Setting standards of performance requires consideration of the nature of the selling job. In other words, sales job analysis is necessary to determine job objectives, duties and responsibilities, and the like. These, in turn, depend upon selling strategy. In some companies, for example, the key problem is to obtain new customers. The selling of new business requires skills different from those needed in companies whose main problem is that of servicing established accounts (that is, trade selling). Setting performance standards for new-business sales personnel requires different measures from those for trade-selling sales personnel. In companies relying upon dealer sales effort to push the product through the marketing channel, selling strategy calls for the manufacturer’s sales personnel to devote major segments of their time to training dealers’ sales personnel, assisting in the planning and preparation of dealer advertising, and securing “preferred” display space in dealers’ showrooms. Performance standards are designed to measure the performance of activities that the company considers most important.

Some unique sales jobs exist. The mainframe computer “salesperson”, for example, is both a management consultant and a system analyst who is required to know the decision-making approach appropriate to the particu­lar industry or establishment buying the computer. Evaluating the job perfor­mance of a computer salesperson requires standards that measure not only skill in new-business selling but, even more basically, effectiveness as a man­agement consultant and skill as a system analyst. It is important to recognize the nature of the selling job before selecting standards of performance.

Setting sales performance standards requires considerable market knowledge. It is important to know the total sales potential and the portion that each sales territory is capable of producing. Management needs evaluations of customers and prospects from the standpoint of potential profitability for each class and size of account. Marketing intelligence must provide evaluations of competitors’ strengths, weaknesses, practices, and policies. Management must know the selling expenses in different territories. All these items bear on the setting of performance standards, especially quantitative standards.
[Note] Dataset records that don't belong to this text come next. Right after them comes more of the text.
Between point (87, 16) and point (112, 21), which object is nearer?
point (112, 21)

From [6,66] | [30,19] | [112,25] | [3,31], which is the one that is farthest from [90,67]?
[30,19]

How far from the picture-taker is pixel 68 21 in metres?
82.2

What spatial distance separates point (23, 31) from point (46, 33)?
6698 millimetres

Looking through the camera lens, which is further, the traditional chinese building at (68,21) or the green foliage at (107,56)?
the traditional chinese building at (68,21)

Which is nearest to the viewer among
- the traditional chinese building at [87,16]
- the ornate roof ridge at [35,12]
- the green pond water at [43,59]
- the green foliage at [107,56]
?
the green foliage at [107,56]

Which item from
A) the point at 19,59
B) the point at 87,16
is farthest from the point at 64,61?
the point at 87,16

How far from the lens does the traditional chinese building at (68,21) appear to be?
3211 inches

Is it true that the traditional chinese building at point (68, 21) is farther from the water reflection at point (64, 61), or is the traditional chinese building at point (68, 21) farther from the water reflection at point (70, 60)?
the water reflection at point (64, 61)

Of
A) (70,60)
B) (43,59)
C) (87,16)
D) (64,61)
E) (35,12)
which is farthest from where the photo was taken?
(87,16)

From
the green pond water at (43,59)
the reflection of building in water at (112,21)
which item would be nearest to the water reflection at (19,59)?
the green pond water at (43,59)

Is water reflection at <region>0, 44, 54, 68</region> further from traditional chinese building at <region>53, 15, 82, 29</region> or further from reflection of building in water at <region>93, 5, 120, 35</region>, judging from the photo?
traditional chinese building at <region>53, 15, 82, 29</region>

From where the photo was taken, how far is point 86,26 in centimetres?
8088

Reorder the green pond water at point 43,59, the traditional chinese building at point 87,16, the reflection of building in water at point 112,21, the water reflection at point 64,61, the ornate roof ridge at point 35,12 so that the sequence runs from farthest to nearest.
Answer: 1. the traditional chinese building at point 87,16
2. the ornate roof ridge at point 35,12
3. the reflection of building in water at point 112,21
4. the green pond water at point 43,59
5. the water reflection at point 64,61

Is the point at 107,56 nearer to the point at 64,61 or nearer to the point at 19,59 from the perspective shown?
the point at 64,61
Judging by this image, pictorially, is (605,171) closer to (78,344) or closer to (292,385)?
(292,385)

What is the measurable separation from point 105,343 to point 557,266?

Sales management also takes other factors into account in setting performance standards. Sales planning is reappraised to assure that it is the best possible under the circumstances. The policies and procedures being used to carry the personal-selling portion of the marketing program into effect are reviewed for appropriateness. Adjustments are made for the strengths and weaknesses of the individual sales personnel and for the dif­ferences in their working environments. Sales management puts together a combination of sales performance standards to fit the company’s needs, its marketing situation, its selling strategy, and its safes organization.